Gen AI at CITL

The Center for Innovation in Teaching & Learning (CITL) is hosting generative artificial intelligence (AI) events at the University of Illinois Urbana-Champaign. Throughout the AI series at CITL faculty and staff will have the opportunity to participate in hands-on workshops, guest talks, and conversations on how GenAI impacts the future of education and beyond.  Make sure you subscribe to the AI newsletter to stay informed about all things Generative AI.

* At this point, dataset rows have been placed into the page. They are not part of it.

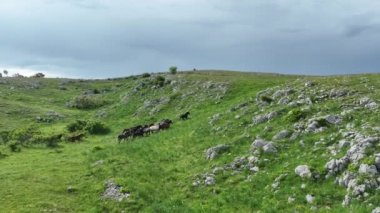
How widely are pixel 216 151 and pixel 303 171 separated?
9.59 meters

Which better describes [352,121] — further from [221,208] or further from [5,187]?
[5,187]

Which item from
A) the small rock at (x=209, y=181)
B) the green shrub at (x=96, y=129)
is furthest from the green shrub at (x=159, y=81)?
the small rock at (x=209, y=181)

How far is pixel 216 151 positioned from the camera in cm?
3681

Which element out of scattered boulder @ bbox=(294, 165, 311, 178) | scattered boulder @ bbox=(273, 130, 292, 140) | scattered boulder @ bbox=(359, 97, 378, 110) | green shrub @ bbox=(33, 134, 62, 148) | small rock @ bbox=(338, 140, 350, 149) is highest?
scattered boulder @ bbox=(359, 97, 378, 110)

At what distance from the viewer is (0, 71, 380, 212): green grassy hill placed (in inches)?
1064

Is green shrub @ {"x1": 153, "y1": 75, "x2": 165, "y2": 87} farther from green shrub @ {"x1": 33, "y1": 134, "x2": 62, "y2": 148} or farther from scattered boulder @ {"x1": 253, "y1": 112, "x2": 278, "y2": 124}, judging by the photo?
scattered boulder @ {"x1": 253, "y1": 112, "x2": 278, "y2": 124}

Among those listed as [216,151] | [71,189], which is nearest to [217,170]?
[216,151]

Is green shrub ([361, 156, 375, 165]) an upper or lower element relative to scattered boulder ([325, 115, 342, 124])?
lower

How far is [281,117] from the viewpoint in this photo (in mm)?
40719

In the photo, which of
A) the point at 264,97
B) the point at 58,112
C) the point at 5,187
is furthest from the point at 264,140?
the point at 58,112

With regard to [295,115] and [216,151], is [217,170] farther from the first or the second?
[295,115]

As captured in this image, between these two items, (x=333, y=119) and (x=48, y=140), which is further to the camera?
(x=48, y=140)

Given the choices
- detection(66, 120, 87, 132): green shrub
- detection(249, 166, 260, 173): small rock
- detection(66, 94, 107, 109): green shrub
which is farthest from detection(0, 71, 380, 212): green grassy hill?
detection(66, 94, 107, 109): green shrub

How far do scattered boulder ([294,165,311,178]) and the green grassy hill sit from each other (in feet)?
0.26
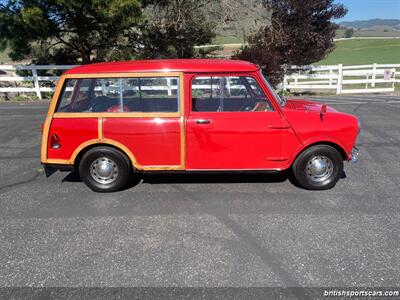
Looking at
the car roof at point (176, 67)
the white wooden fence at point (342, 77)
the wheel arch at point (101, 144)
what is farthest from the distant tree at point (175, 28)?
the wheel arch at point (101, 144)

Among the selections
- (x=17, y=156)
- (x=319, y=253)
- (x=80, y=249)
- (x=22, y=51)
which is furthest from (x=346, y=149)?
(x=22, y=51)

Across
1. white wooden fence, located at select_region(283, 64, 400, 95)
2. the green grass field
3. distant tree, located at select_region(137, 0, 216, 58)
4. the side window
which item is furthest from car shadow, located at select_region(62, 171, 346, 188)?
the green grass field

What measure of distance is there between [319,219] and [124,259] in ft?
7.06

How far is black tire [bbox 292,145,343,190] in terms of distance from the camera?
174 inches

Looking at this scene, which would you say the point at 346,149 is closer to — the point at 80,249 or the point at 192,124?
the point at 192,124

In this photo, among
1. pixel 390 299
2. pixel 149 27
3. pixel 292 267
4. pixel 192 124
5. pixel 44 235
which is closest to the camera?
pixel 390 299

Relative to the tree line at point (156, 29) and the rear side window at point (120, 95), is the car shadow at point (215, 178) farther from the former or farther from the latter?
the tree line at point (156, 29)

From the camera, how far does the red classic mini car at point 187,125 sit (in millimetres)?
4285

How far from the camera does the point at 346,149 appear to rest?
441cm

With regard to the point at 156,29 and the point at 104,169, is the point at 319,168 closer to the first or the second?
the point at 104,169

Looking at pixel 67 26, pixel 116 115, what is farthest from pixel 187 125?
pixel 67 26

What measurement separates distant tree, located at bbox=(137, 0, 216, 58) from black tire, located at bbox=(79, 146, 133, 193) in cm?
1384

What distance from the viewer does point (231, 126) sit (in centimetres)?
427

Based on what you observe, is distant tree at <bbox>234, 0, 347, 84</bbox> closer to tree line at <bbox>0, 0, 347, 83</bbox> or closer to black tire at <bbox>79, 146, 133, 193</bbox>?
tree line at <bbox>0, 0, 347, 83</bbox>
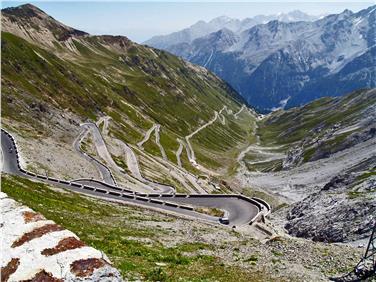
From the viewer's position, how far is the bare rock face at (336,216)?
68375 mm

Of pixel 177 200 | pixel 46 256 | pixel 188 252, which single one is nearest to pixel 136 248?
pixel 188 252

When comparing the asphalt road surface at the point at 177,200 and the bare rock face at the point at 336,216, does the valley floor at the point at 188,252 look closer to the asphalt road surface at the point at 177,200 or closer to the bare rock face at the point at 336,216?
the asphalt road surface at the point at 177,200

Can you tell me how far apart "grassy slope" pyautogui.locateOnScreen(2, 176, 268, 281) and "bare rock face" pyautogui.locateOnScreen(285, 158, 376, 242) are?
33319 millimetres

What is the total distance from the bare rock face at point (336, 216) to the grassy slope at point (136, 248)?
3332cm

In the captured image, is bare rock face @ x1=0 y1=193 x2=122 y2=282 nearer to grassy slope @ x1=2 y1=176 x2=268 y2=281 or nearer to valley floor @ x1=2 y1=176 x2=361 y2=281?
valley floor @ x1=2 y1=176 x2=361 y2=281

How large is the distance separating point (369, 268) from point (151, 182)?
357 feet

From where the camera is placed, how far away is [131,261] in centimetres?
3041

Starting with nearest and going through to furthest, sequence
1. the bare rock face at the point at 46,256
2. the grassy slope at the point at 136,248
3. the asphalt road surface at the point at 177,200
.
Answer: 1. the bare rock face at the point at 46,256
2. the grassy slope at the point at 136,248
3. the asphalt road surface at the point at 177,200

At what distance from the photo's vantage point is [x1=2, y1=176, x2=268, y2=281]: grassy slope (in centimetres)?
2875

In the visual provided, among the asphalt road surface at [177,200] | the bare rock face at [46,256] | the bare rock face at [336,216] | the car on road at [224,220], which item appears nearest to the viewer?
the bare rock face at [46,256]

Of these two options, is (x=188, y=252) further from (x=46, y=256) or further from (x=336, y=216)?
(x=336, y=216)

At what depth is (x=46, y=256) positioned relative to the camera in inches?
788

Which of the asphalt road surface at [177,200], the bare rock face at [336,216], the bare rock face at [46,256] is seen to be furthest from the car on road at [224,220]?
the bare rock face at [46,256]

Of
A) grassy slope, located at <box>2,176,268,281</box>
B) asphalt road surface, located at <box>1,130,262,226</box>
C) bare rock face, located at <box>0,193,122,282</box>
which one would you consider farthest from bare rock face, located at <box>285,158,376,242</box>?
bare rock face, located at <box>0,193,122,282</box>
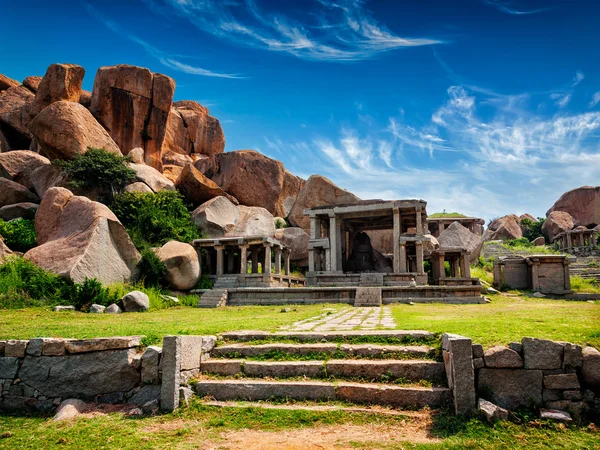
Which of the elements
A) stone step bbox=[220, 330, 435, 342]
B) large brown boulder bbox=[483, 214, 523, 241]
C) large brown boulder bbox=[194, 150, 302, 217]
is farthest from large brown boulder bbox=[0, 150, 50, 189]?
large brown boulder bbox=[483, 214, 523, 241]

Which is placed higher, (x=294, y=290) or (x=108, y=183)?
(x=108, y=183)

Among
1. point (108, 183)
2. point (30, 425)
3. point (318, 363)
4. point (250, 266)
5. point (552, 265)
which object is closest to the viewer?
point (30, 425)

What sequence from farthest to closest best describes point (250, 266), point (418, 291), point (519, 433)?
point (250, 266), point (418, 291), point (519, 433)

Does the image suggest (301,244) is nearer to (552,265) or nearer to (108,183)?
(108,183)

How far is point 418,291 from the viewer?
17.8 metres

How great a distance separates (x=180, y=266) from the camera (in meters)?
21.3

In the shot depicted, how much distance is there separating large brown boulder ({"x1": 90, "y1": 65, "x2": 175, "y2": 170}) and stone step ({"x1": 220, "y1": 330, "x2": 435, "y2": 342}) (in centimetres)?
3440

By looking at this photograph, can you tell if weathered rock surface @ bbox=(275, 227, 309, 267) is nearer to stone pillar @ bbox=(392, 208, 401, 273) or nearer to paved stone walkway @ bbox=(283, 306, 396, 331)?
stone pillar @ bbox=(392, 208, 401, 273)

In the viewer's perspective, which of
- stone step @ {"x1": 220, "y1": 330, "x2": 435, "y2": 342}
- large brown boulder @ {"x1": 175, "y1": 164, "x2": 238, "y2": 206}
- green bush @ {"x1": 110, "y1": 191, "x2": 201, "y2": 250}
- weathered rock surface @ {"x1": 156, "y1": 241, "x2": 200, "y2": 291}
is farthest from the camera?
large brown boulder @ {"x1": 175, "y1": 164, "x2": 238, "y2": 206}

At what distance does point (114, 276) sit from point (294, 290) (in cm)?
793

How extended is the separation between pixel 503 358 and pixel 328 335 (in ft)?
9.11

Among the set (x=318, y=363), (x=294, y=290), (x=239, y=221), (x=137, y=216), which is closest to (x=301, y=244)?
(x=239, y=221)

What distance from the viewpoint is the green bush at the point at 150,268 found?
2020 cm

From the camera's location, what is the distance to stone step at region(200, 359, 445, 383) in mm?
6098
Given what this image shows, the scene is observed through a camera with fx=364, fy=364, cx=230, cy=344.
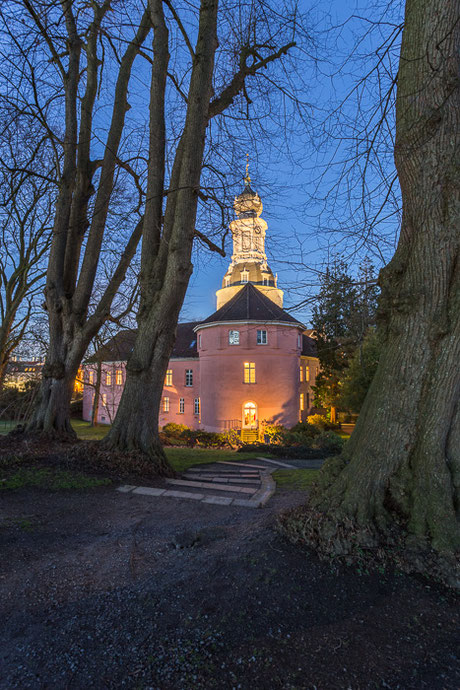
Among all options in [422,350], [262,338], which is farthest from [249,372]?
[422,350]

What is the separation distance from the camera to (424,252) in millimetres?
3535

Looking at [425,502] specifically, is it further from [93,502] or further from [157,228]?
[157,228]

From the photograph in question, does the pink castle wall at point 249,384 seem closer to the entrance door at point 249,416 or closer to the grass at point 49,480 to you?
the entrance door at point 249,416

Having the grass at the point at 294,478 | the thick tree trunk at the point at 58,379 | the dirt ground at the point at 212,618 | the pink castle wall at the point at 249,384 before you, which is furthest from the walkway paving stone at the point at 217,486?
the pink castle wall at the point at 249,384

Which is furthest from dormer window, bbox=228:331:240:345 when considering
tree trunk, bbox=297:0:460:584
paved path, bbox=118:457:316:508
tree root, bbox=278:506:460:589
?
tree root, bbox=278:506:460:589

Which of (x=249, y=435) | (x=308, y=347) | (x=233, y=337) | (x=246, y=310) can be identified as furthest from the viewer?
(x=308, y=347)

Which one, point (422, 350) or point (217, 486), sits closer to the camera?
point (422, 350)

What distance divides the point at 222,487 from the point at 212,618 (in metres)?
4.02

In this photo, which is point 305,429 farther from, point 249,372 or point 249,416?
point 249,372

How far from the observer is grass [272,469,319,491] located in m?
6.79

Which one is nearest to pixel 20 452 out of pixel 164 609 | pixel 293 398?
pixel 164 609

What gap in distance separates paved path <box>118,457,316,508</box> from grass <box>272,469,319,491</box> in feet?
0.52

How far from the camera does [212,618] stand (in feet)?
8.37

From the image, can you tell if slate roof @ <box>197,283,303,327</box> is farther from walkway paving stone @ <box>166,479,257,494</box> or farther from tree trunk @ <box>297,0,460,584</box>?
tree trunk @ <box>297,0,460,584</box>
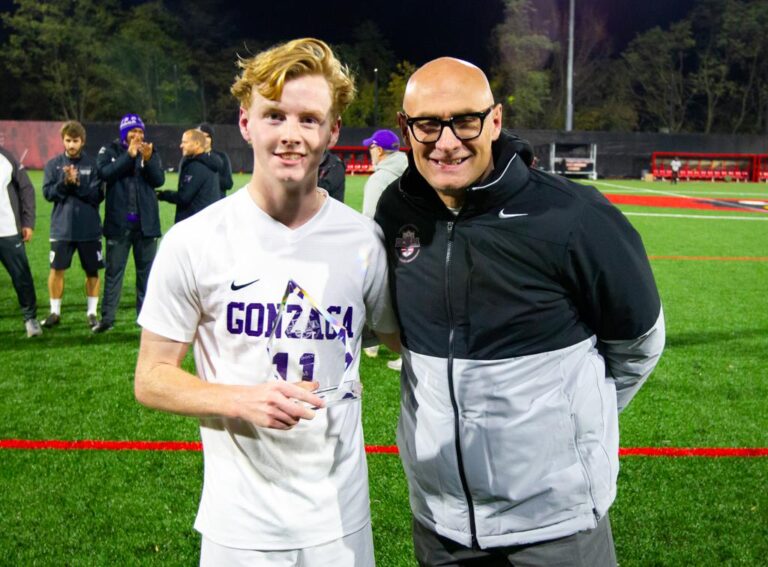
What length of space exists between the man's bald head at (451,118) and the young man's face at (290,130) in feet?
0.88

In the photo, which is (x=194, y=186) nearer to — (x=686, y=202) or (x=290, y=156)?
(x=290, y=156)

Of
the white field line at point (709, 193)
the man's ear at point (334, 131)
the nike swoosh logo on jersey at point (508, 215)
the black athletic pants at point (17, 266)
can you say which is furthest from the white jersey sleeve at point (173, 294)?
the white field line at point (709, 193)

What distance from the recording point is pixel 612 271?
2.27 meters

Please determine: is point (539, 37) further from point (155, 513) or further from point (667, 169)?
point (155, 513)

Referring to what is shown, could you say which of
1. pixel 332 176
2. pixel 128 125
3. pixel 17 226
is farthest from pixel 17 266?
pixel 332 176

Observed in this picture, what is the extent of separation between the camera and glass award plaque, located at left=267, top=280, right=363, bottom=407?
2.21 meters

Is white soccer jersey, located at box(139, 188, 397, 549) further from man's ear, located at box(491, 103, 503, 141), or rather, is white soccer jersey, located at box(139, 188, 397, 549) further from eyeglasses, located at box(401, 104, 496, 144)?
man's ear, located at box(491, 103, 503, 141)

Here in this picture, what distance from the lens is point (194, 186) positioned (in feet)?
27.6

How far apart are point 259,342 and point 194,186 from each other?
21.3ft

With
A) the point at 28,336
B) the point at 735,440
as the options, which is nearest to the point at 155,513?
the point at 735,440

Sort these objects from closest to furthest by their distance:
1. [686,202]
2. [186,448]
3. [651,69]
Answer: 1. [186,448]
2. [686,202]
3. [651,69]

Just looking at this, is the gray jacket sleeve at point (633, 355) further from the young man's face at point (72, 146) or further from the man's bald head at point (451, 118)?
the young man's face at point (72, 146)

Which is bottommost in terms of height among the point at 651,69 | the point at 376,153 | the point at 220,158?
the point at 220,158

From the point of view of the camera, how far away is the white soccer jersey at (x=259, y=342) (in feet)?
7.22
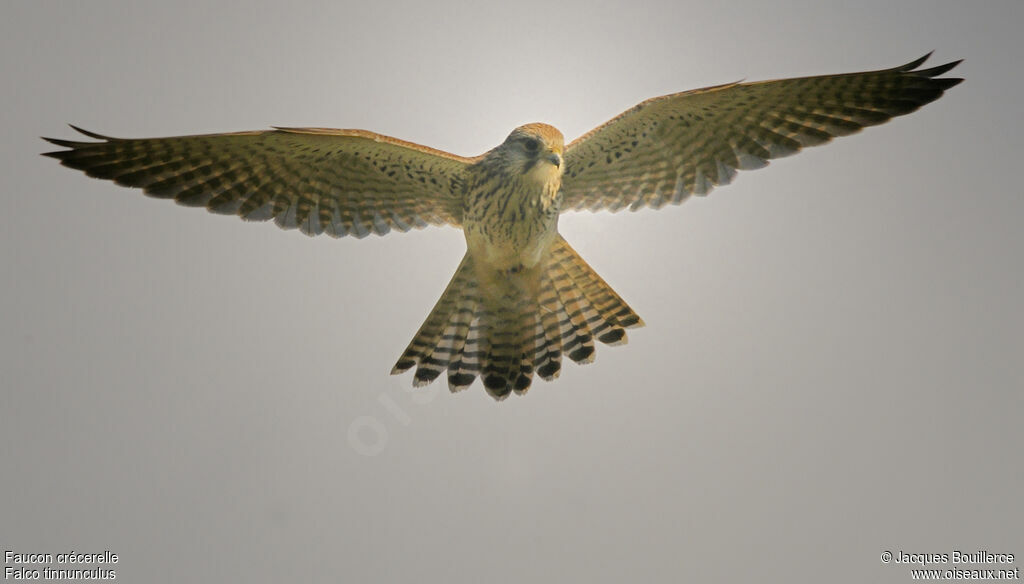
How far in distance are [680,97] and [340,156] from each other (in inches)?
46.0

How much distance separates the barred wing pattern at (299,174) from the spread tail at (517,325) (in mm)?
333

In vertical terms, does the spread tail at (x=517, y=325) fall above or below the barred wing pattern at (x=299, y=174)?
below

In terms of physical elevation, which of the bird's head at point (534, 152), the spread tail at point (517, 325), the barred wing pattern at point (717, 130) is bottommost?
the spread tail at point (517, 325)

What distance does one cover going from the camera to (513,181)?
274cm

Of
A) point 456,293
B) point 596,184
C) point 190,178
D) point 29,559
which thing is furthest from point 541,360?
point 29,559

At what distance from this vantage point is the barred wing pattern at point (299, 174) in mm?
2725

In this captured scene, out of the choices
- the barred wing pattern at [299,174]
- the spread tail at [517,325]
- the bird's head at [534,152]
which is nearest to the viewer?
the bird's head at [534,152]

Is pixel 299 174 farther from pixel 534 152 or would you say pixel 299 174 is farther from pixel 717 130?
pixel 717 130

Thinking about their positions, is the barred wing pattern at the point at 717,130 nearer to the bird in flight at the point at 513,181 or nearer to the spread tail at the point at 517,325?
the bird in flight at the point at 513,181

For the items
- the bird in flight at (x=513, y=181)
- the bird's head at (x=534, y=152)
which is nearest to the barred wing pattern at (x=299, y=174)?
the bird in flight at (x=513, y=181)

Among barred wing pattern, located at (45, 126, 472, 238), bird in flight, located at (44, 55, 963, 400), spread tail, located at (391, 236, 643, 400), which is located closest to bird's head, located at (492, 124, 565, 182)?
bird in flight, located at (44, 55, 963, 400)

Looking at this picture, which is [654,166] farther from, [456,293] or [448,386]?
[448,386]

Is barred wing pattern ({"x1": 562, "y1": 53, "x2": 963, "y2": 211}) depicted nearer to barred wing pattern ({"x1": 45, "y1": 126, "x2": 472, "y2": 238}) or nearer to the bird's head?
the bird's head

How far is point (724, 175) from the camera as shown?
3.10 metres
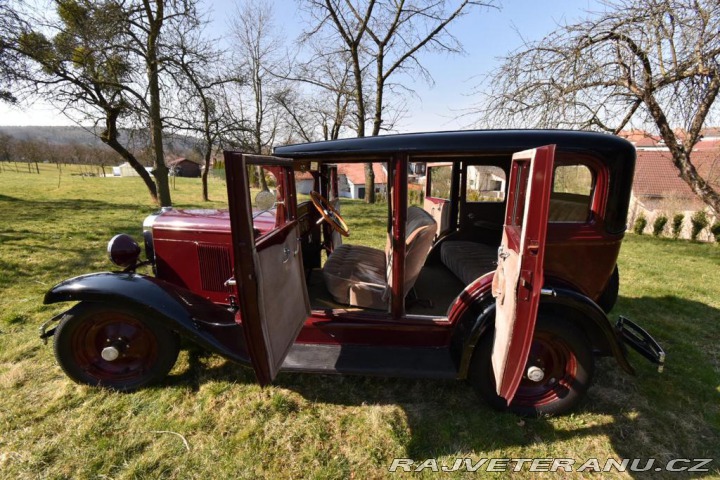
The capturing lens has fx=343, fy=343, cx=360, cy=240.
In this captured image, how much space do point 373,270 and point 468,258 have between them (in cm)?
105

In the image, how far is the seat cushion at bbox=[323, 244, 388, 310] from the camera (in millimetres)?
2887

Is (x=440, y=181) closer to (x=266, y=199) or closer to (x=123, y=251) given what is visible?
(x=266, y=199)

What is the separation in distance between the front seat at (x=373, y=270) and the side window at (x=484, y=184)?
1013 mm

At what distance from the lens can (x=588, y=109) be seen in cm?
643

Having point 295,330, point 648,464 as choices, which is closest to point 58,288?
point 295,330

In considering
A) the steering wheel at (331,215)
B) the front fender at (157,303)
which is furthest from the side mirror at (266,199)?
the front fender at (157,303)

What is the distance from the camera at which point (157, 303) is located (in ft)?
8.20

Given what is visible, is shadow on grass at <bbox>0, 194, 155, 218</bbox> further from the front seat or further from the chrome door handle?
the chrome door handle

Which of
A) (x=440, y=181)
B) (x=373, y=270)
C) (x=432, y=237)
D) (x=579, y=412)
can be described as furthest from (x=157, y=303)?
(x=440, y=181)

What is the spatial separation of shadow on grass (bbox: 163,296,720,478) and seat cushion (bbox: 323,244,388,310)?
688 millimetres

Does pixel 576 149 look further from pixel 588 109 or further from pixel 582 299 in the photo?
pixel 588 109

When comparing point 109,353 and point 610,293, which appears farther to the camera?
point 610,293

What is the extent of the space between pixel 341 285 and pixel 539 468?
1.86 metres

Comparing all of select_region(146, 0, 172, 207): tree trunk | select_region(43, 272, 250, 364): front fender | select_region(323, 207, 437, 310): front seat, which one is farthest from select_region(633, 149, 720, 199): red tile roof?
select_region(146, 0, 172, 207): tree trunk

Tuesday, February 24, 2026

  • 11:30 am - 1:00 pm

    This workshop teaches participants to design AI interactions for consistent, predictable outcomes by leveraging structured prompt patterns, reusable templates, and custom settings. Attendees will learn to standardize tone, voice, and structure, experiment with retrieval-augmented generation (RAG) to ground responses in relevant documents.

Friday, February 27, 2026

  • 10:30 am - 12:00 pm

    This workshop offers guided activities and demonstrations to explore multimodal AI tools. Participants will engage in hands-on exercises using text-to-image, text-to-audio, and text-to-video systems, integrating outputs into their own projects.

  • 1:00 - 2:00 pm
    Armory room 172 and online via Zoom

    In this session, presenters will make an argument for teaching students about the limitations of GenAI tools rather than simply telling them not to use it. They will provide examples of how to integrate critical AI literacy into a variety of classes, including training on AI course policies, reflecting on ethical quandaries, and exercises using large language models.

Thursday, March 5, 2026

  • 2:00 - 3:00 pm
    Lucy Ellis Lounge in LCLB and online via Zoom

    The panelists will talk about building AI Literacy for language teachers, both by sharing tools that can support educators and by recognizing the ways AI poses new challenges for teachers. They will also share examples for approaching AI Literacy for learners, including helping students better understand how AI use can impact their language learning, for better or worse.

Friday, March 27, 2026

  • 2:00 - 3:00 pm
    Armory room 172 and online via Zoom

    An informative roundtable conversation about the use of Gen AI in students' educational journeys, personal lives, and career preparations. Several students from the Bruce D. Nesbitt African American Cultural Center (BNAACC) will share how they use Gen AI as learning tool, remain aware of AI's cultural impacts in society, and build AI skills for career preparations.

Friday, April 3, 2026

  • 1:00 - 2:00 pm
    Armory room 172 and online via Zoom

    In this talk, we will report on our effort to test this hypothesis: is it possible to "excel" in a course without absolutely any knowledge? We show that, while there is variability across courses and assignment types, large language models are indeed often able to achieve a strong grade in a course without any meaningful help from human users or course material.